--- START OF Reading text ---

Computing implied volatilities of ITM and OTM options

Question

For an ATM call the implied volatility can be computed by using the Newton-Raphson method:

import numpy as np
from scipy.stats import norm

def bs_d1(S,K,T,sigma,R):
  return (np.log(S/K) + (r+sigma**2/2)*T)/(sigma*np.sqrt(T))

def bs_call(S,K,T,sigma,r):
  d1 = bs_d1(S,K,T,sigma,r)
  return S*norm.cdf(d1) - np.exp(-r*T)*K*norm.cdf(d1-sigma*np.sqrt(T))

def bs_vega(S,K,T,sigma,r):
  d1 = bs_d1(S,K,T,sigma,r)
  return S*np.sqrt(T)*norm.pdf(d1)

def sigma_i(c,S,K,T,r,eps=1e-3):

  # first approximation
  sigma = np.sqrt(2*np.pi/T)*c/S

  while True:
     diff = bs_call(S,K,T,sigma,r) - c
     vega = bs_vega(S,K,T,sigma,r)

     if np.abs(diff) < eps:
        break

     sigma = sigma - diff/vega


  return sigma

However the method fails when I use OTM and ITM calls since Vega becomes very close to zero. One example:

# OTM 

S = 100
K = 140
T = 0.25
r = 0.03
c = 0.0015581689540368482 # bs_call(S,K,T,0.2,r)

sigma = sigma_i(c,S,K,T,r)

Another example:

# ITM

S = 100
K = 80
T = 1.5
r = 0.03
c = 42.36652921873271 # bs_call(S,K,T,0.7,r)

sigma = sigma_i(c,S,K,T,r)

How to compute the implied volatility in these cases?

Answer 1

you can use this algoithm to calibrate volatility (the use of vega deos not work for far OTM and ITM options):

        define vol1=0.0;
        define vol2=1.99;
        define z;
        define z2;
        for (i=0;i<max_iterations;i++) {
            z=0.5*(vol1+vol2);
            z2=z/(1.0-z);
            if (price>bs_price(z2)) {
                vol1=z;
                vol2=vol2;
            } else {
                vol1=vol1;
                vol2=z;
            }
        }
        z=0.5*(vol1+vol2);
        return z/(1.0-z);

--- END OF Reading text ---

### The task
In the forum thread on implied volatility, why does the Newton-Raphson method fail for OTM and ITM calls?

--- START OF Given data ---

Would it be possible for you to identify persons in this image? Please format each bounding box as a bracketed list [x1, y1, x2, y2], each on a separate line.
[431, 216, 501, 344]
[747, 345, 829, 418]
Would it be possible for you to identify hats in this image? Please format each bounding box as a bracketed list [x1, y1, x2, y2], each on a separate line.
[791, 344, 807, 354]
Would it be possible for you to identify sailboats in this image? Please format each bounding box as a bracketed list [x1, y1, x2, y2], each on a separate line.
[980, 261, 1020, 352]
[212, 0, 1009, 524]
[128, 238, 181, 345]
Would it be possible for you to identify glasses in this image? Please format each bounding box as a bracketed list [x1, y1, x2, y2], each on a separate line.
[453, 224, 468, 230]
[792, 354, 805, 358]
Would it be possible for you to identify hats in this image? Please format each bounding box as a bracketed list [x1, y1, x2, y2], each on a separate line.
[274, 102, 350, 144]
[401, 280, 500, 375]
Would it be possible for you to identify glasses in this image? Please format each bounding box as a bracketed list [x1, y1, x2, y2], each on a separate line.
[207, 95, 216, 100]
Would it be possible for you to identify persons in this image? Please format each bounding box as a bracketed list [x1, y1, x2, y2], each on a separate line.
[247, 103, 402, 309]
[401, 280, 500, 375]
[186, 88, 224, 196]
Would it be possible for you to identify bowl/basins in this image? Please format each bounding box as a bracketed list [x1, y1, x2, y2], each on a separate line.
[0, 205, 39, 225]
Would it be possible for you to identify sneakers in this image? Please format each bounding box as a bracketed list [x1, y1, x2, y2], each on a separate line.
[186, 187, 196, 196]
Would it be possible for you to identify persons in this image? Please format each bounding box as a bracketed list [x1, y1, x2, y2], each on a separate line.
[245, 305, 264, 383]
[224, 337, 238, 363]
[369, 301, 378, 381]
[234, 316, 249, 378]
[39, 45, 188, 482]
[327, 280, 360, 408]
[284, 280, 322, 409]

--- END OF Given data ---

### Response to the task
Vega becomes very close to zero.